*TEXT PASSAGE*:
-----

Taxes paid and your supply chains

Roger OakdenGlobal Logistics

Tax effective supply chains.

Does the design of your supply chains have an impact on corporate taxes paid? If your business is a multi-national, it certainly does. For those who imagine that supply chains and logistics is solely about moving and storing things, the recent French government demand for U$252m in back taxes from Amazon and the Australian tax office demand for $A28.5m in back taxes from Apple indicate the effects of supply chain design on the tax payable.

As an example, Apple Australia was reported in the Melbourne Age newspaper as being owned by Apple Operations International registered in Cork, Ireland, (with a low company tax rate), which in turn is owned by Apple companies in England, America and the British Virgin Islands (a tax haven where profits can be kept until required).

-----

*EXTRACTED DATA*:
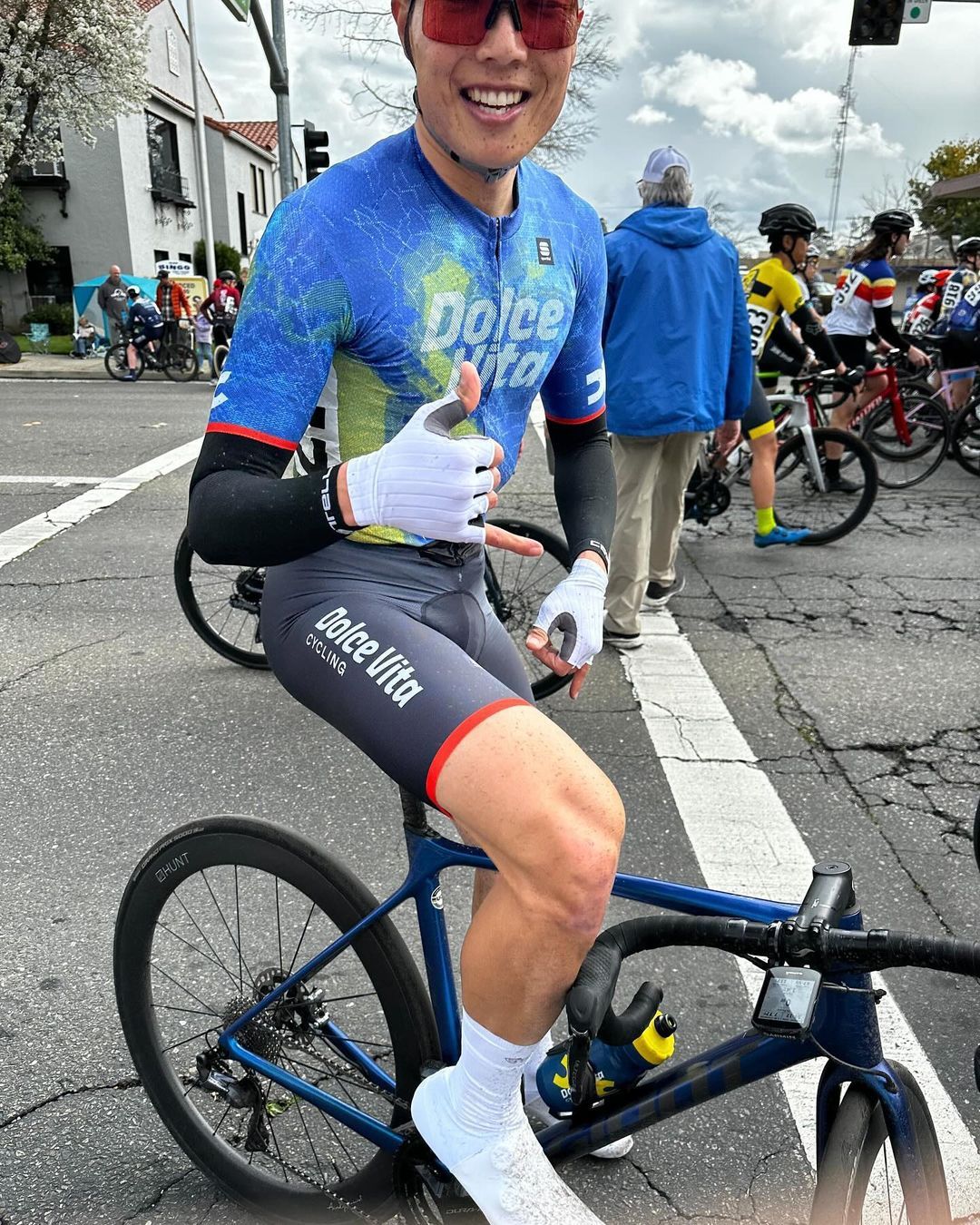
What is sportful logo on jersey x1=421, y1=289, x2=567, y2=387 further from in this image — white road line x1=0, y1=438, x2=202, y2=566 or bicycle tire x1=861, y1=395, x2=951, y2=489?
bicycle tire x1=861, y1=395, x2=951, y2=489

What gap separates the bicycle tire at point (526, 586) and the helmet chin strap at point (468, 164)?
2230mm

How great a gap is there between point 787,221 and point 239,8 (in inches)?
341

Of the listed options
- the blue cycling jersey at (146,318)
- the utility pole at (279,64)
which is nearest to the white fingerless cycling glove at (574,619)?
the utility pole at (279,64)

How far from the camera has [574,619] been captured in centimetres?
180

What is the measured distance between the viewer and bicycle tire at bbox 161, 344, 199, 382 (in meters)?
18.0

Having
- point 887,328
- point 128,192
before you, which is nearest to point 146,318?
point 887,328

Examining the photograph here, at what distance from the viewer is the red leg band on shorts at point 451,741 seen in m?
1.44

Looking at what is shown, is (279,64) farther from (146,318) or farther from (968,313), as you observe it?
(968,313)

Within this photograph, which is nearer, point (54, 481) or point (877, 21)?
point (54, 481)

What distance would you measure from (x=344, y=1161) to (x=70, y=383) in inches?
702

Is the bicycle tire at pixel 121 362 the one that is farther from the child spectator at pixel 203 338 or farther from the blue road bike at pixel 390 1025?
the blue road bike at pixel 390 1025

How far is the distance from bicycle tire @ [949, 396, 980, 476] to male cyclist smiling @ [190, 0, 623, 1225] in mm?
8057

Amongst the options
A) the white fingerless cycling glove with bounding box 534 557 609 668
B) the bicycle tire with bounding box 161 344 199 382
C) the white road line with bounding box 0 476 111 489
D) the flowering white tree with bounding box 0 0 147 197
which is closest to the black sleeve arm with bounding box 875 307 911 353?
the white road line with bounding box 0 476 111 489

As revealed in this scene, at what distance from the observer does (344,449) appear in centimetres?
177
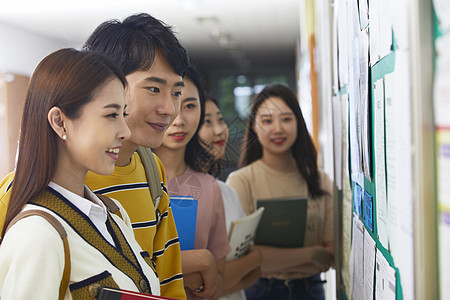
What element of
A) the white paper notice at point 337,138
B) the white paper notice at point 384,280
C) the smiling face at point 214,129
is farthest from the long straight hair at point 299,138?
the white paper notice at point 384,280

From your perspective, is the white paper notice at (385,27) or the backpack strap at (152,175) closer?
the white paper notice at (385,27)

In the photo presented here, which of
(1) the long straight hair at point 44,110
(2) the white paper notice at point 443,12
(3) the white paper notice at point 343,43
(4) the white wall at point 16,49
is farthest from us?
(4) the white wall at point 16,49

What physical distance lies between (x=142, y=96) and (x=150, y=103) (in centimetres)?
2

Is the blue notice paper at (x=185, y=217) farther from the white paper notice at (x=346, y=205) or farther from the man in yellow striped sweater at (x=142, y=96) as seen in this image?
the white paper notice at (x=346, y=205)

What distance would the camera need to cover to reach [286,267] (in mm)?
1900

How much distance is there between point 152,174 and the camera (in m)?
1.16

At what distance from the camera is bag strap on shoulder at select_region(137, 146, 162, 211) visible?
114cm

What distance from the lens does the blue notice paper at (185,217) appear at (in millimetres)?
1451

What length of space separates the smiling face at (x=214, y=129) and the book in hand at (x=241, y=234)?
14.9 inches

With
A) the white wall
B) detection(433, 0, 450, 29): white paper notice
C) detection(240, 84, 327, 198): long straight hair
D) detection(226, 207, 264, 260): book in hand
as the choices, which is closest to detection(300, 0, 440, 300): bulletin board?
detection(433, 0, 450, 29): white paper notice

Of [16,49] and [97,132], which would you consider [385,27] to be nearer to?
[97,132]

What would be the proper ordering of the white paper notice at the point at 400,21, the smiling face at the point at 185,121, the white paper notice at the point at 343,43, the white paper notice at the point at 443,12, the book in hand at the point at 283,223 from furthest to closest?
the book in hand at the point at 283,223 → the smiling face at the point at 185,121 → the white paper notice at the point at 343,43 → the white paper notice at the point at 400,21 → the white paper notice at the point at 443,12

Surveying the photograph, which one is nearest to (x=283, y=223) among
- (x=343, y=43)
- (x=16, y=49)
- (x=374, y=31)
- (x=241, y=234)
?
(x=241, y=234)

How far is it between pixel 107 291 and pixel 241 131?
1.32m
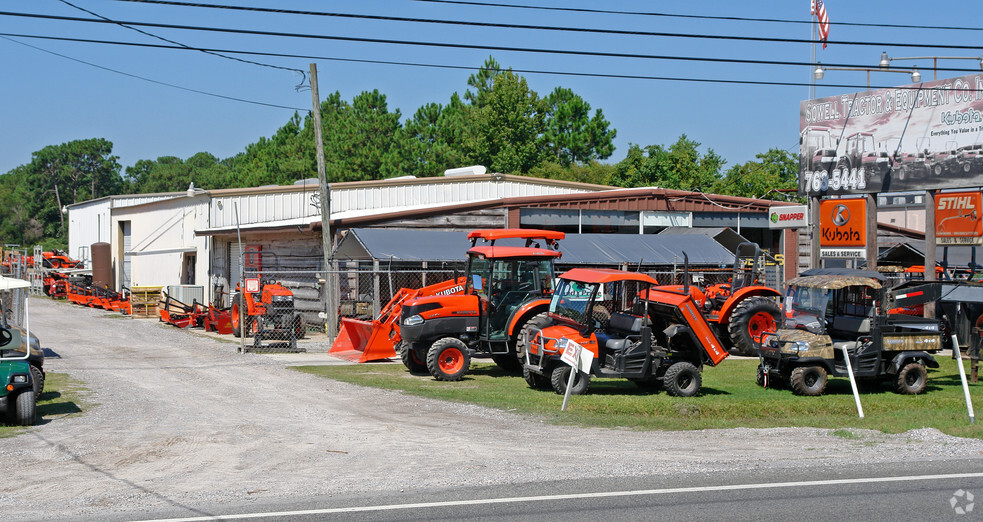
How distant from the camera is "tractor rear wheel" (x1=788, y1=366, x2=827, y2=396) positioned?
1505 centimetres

-----

*REQUIRED ACTION A*: List every company named in the text on tax-effective supply chains.
*REQUIRED ACTION B*: Duplicate the part of the text on tax-effective supply chains starting at "Taxes paid and" and ending at "the tax payable.".
The items have nothing to do with this work.

*ANSWER A*: Amazon, Apple, Apple Australia, Apple Operations International

*ANSWER B*:
Taxes paid and your supply chains

Roger OakdenGlobal Logistics

Tax effective supply chains.

Does the design of your supply chains have an impact on corporate taxes paid? If your business is a multi-national, it certainly does. For those who imagine that supply chains and logistics is solely about moving and storing things, the recent French government demand for U$252m in back taxes from Amazon and the Australian tax office demand for $A28.5m in back taxes from Apple indicate the effects of supply chain design on the tax payable.